While most con artists would have been happy with the money, Weyman used some of the money to rent a private railroad carriage to take the princess to Washington DC. Once there he managed to talk his way into a meeting with the Secretary of State, Charles Evans Hughes. But even that wasn’t enough because he managed to convince Hughes to set up a meeting with President Harding. After nudging his way his way into a few pictures, talking frankly with the president, and raising a few alarms about protocol he just waltzed out with the princess and her entourage.

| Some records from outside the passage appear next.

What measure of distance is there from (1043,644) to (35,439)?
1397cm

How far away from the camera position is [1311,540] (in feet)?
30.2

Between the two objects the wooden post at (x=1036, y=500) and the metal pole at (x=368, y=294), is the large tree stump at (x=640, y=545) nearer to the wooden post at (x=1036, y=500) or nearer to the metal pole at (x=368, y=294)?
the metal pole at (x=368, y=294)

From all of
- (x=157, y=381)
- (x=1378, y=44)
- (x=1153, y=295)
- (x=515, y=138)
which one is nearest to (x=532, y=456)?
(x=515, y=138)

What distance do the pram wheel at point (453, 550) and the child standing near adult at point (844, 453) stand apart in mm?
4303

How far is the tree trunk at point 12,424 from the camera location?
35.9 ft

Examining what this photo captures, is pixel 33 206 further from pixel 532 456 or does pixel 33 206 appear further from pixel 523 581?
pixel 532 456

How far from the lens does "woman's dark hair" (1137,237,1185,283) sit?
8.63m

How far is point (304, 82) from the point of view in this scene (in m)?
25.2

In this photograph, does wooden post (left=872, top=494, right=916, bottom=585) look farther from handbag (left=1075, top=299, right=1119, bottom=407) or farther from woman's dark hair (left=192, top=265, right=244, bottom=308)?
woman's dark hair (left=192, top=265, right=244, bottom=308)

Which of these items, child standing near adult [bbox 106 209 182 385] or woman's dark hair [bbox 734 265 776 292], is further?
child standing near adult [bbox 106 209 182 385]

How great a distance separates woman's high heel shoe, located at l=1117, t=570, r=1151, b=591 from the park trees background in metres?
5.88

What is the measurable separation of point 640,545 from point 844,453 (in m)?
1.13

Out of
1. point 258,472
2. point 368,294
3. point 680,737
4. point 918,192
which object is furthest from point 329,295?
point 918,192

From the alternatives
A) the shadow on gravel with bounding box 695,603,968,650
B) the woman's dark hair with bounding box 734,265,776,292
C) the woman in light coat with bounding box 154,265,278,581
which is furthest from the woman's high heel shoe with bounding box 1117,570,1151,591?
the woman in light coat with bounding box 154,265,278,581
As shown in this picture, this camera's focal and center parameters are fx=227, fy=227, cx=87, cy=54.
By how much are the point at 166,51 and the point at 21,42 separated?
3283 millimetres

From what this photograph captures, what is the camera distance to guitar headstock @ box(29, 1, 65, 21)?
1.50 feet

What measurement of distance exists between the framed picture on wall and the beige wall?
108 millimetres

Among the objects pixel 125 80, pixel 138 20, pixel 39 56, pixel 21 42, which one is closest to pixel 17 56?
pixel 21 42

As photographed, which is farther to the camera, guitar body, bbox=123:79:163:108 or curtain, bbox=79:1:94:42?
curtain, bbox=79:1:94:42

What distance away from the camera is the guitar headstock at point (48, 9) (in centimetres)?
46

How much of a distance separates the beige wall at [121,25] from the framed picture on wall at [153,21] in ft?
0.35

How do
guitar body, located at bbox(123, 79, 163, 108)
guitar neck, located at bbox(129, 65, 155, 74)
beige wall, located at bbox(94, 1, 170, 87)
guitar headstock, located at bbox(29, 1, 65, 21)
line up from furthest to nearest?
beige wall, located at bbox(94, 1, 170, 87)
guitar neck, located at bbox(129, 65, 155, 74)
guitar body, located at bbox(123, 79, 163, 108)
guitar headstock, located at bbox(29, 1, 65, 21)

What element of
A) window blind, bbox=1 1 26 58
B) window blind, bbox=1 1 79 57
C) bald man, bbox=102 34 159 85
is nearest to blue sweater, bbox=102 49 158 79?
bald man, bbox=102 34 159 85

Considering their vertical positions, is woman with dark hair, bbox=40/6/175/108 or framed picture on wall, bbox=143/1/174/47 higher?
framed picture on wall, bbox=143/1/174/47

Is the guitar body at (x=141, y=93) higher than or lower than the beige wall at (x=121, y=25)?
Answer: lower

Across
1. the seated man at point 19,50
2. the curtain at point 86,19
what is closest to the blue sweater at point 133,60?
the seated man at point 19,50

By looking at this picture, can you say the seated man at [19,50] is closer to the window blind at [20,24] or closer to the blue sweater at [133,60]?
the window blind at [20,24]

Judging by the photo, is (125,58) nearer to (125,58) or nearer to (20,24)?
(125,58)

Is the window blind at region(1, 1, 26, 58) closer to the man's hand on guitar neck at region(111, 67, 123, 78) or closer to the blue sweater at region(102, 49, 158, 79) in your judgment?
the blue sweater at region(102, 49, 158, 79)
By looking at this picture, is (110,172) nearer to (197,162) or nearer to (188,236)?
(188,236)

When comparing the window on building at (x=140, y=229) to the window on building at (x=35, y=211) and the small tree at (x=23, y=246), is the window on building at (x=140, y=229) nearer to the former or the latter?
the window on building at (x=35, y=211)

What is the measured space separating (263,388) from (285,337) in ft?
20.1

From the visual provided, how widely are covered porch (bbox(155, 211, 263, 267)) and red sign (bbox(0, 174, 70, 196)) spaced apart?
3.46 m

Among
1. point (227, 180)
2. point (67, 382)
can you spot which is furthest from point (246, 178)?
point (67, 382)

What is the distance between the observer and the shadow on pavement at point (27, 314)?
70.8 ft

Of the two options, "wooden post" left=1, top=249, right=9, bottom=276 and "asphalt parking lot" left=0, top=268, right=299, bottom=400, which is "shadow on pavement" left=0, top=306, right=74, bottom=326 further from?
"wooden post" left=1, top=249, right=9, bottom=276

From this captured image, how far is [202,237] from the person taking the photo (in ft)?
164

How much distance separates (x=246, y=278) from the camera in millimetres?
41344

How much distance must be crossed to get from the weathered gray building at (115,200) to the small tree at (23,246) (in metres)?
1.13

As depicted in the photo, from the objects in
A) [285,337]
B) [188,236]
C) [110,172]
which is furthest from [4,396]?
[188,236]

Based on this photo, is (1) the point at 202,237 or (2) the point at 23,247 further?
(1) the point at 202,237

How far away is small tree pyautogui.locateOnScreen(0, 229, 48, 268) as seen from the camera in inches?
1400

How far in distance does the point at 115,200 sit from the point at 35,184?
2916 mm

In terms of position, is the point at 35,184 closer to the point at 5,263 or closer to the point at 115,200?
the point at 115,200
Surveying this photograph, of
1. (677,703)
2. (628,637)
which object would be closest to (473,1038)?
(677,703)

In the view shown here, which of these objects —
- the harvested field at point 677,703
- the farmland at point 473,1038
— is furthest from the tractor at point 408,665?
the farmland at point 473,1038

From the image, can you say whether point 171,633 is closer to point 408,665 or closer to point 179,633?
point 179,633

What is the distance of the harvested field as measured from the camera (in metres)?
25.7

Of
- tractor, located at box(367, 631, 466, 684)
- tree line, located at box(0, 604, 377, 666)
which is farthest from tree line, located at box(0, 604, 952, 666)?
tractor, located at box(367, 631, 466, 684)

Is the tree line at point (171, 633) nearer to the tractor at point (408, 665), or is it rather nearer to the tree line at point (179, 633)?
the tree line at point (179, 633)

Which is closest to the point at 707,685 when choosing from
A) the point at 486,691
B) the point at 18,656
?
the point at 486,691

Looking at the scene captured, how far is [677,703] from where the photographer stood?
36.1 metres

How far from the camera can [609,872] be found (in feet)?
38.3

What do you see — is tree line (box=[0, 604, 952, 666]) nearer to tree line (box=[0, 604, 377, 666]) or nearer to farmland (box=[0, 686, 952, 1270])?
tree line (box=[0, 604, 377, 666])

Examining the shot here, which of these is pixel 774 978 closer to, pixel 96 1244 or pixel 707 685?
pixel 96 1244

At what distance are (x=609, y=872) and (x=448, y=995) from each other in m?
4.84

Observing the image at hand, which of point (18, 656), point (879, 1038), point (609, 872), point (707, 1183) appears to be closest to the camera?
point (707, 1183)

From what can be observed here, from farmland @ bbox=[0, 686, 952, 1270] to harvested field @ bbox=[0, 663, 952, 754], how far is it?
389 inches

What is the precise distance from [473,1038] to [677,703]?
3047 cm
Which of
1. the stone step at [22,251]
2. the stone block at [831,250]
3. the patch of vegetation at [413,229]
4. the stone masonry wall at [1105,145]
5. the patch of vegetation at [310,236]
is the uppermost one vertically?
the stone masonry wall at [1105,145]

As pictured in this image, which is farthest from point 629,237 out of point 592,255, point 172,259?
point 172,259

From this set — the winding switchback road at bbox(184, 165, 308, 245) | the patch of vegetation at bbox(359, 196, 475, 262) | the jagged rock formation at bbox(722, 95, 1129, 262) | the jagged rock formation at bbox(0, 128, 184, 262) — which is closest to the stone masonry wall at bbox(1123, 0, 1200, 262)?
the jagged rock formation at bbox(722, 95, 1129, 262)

3 ) Rudolph Valentino’s funeral (1926)
Pola Negri was a famous actress in the ’20s that was known for playing theatrical femme fatales. After Rudolph Valentino passed away she had announced that Valentino had planned on marrying her and a media frenzy surrounded her. Naturally, Weyman had to get into the spotlight and lied his way into her life by claiming to be a doctor and close personal friend of Valentino. He promised to look after her, drugged her up with some sedatives, and started putting out press releases over the state of her health.
Weyman managed to out act Negri at Valentino’s funeral. They followed the funeral train from New York City to Los Angeles and made sure to stop for plenty of pictures for the press. At the funeral she “fainted” a few times and Weyman was always at her side to catch her in the most dramatic of fashions. While she was recuperating at her hotel, Weyman changed into a full doctor’s outfit and started administering smelling salts to fainting fans – and press – outside.
4) Death (1960)
After Valentino’s funeral the press took glee in exposing him, he was becoming well known by law enforcement, and he was getting old. It became harder to pull of grandiose stunts but it didn’t stop him from trying: during WWII he opened a school to teach draft dodgers to act stupid and deaf, spent a few more years in jail, and almost became Thailand’s press officer until the State Department exposed him. Eventually, he settled into a simple life as a porter for a hotel.
But even in death, he managed to go out with style. At the age of 70 he tried to stop some thieves from robbing the hotel he was working at and was shot to death. As the investigating officer put it, he died a hero: “I’ve known about the man’s past record for years. He did a lot of things in the course of his life, but what he did this time was brave.”